Artists, dancers, and free spirits know it well, busy as they are making the night fall faster; a night where stretching time to infinity, tracing serpentine loops and living together as a constellation is still possible. Such is the desire, and the landscape, drawn by Gwendoline Perrigueux’s sculptures and installations: with her, everything often starts with a party, with its sensual energy and its random encounters. We, who were invited to penetrate her immersive environments, did not attend that party. It does not matter, because what the artist offers us is precisely something like its raw essence: its incantatory vestiges and its gestural constellations, inscribed in the heart of indexical forms left open to our own activation.
For Tout feu tout flamme (Fire and Flame), her first solo exhibition at the She BAM! gallery in Leipzig, Gwendoline Perrigueux came to paint the floors and walls with the same purple tone. The space becomes matter, it palpitates and becomes flesh. Within this territory, the artist offers a variety of her favourite materials: metal, ceramic, leather, and neoprene. Defying gravity, a central sculpture is composed of two steel plates as frail as elegantly curved leaves. Perforated with black eyelets, a formal element recurrent in the artist’s work, flesh-coloured metal ribbons escape from it so as to draw serpentine undulations around it.
It is for all of us a call to lighten ourselves, to pace up and down the interval by engaging a body freed from its daily gestural imperatives. Everything remains to be invented, and for the perception to be re-engaged, while on the wall, structures with a baroque and paradoxical geometry convulse in turn. Made of ceramic, they are maintained in levitation by a network of neoprene ties whose cabling goes through material-walls thus made porous.
Imbued with an ecstatic materiality, the installation shoots its rays in all directions. Halfway between Sylvie Fleury’s ultra-glamorous baits and Fabrice Gygi’s devices of constrained pleasure, Gwendoline Perrigueux’s sculptures call for an absent body suggested by its modes of pomp and appearance. With her however, the attachment to making things manually overrides the ready-made, helped by her elders, and testament to a generational acknowledgment.
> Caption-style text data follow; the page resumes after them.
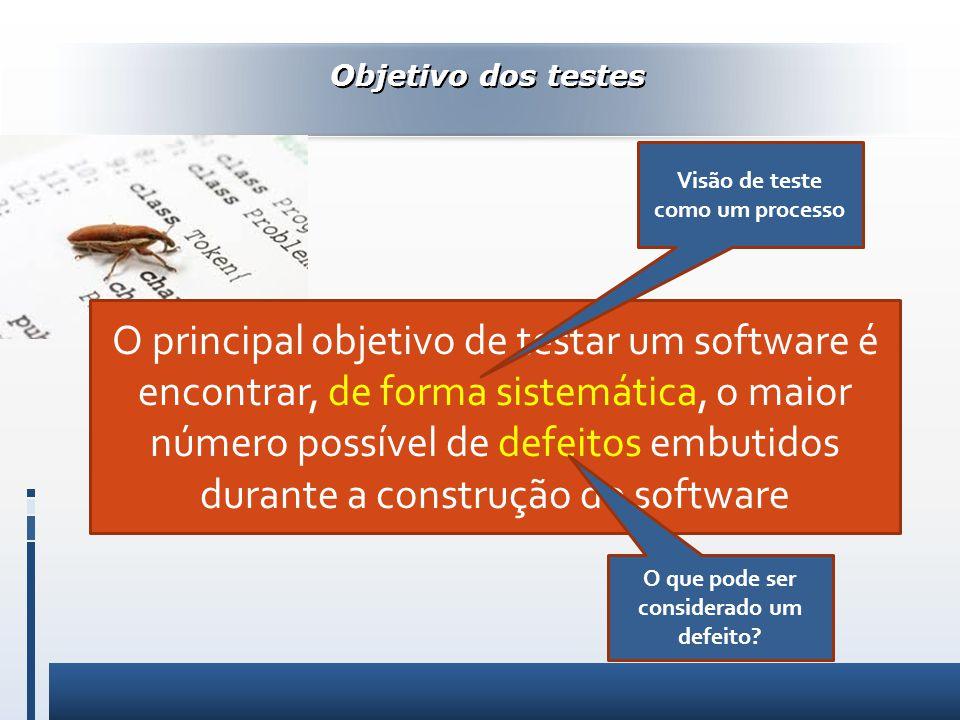 Objetivo dos testes O principal objetivo de testar um software é encontrar, de forma sistemática, o maior número possível de defeitos embutidos durant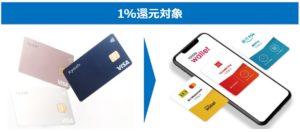 Kyash_TOYOTA Wallet(トヨタウォレット)_1%還元対象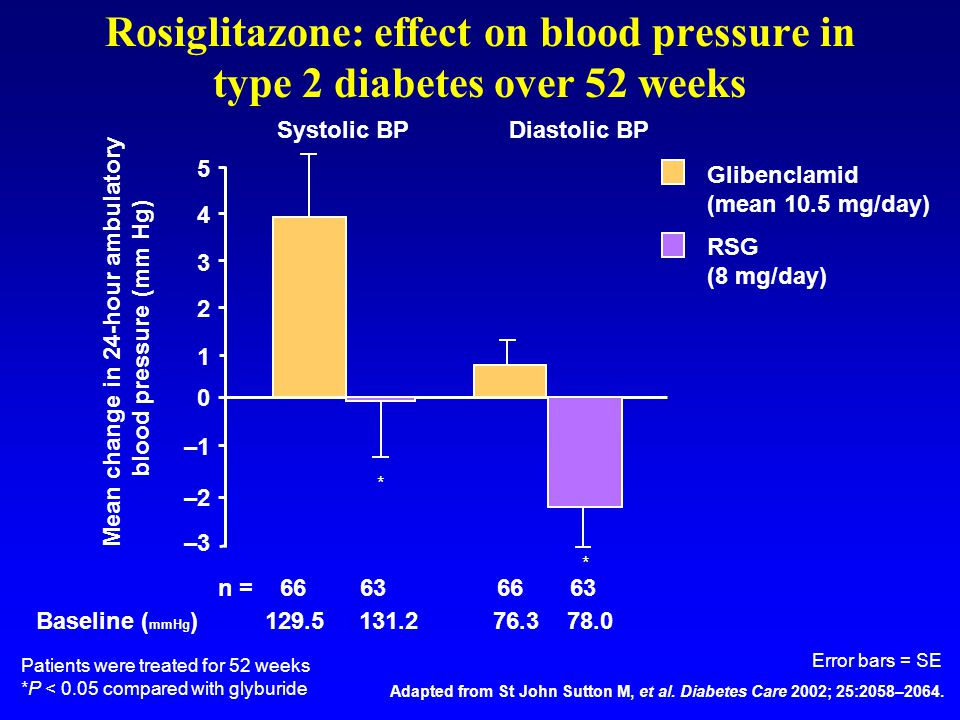 Mean change in 24-hour ambulatory blood pressure (mm Hg)
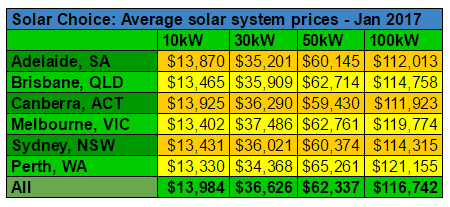 Commercial average solar system prices Jan 2017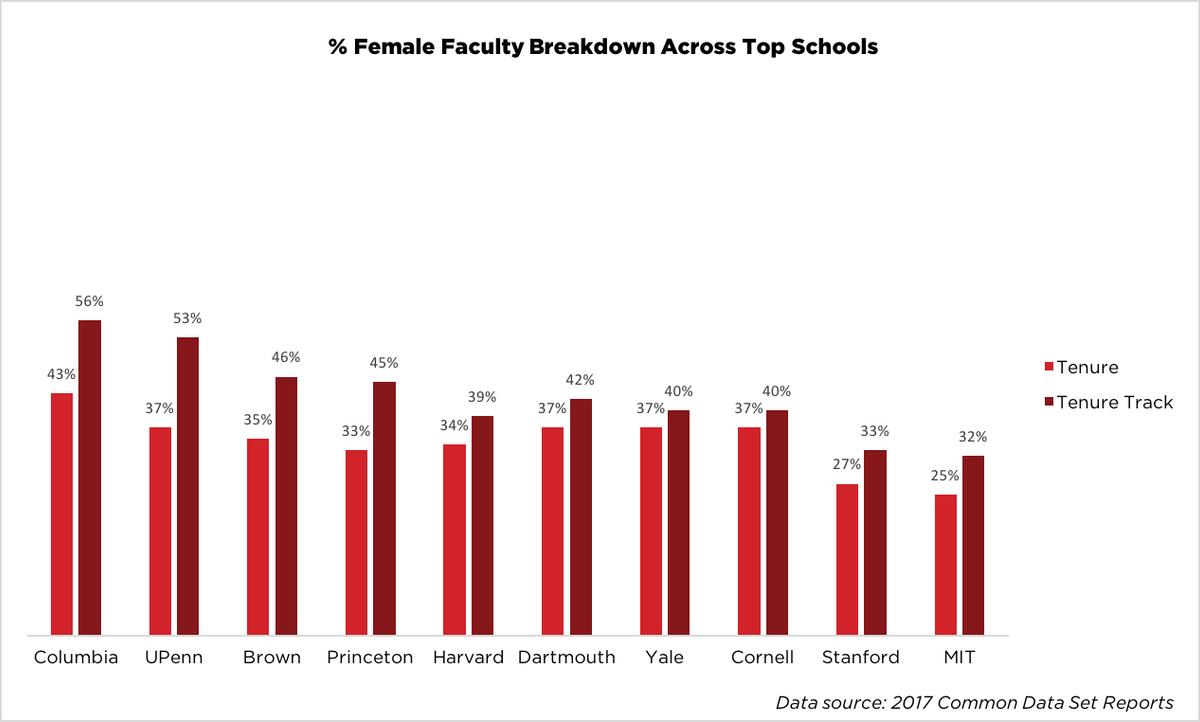 % Female Faculty Breakdown Across Top Schools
Thus, rather than reorienting the capitalist signs of a post-industrial world towards the field of pleasure, the artist reaffirms the will to detach oneself from it entirely. The party, this finished party or perhaps simply waiting for activation, is a promise of emancipation. It is this threshold where everything can change dramatically, where the community of bodies can be reformed, where the alternative worlds can be invented –through a whole range of affects that are still unclear, and which come up to us, concealed, to better go through us.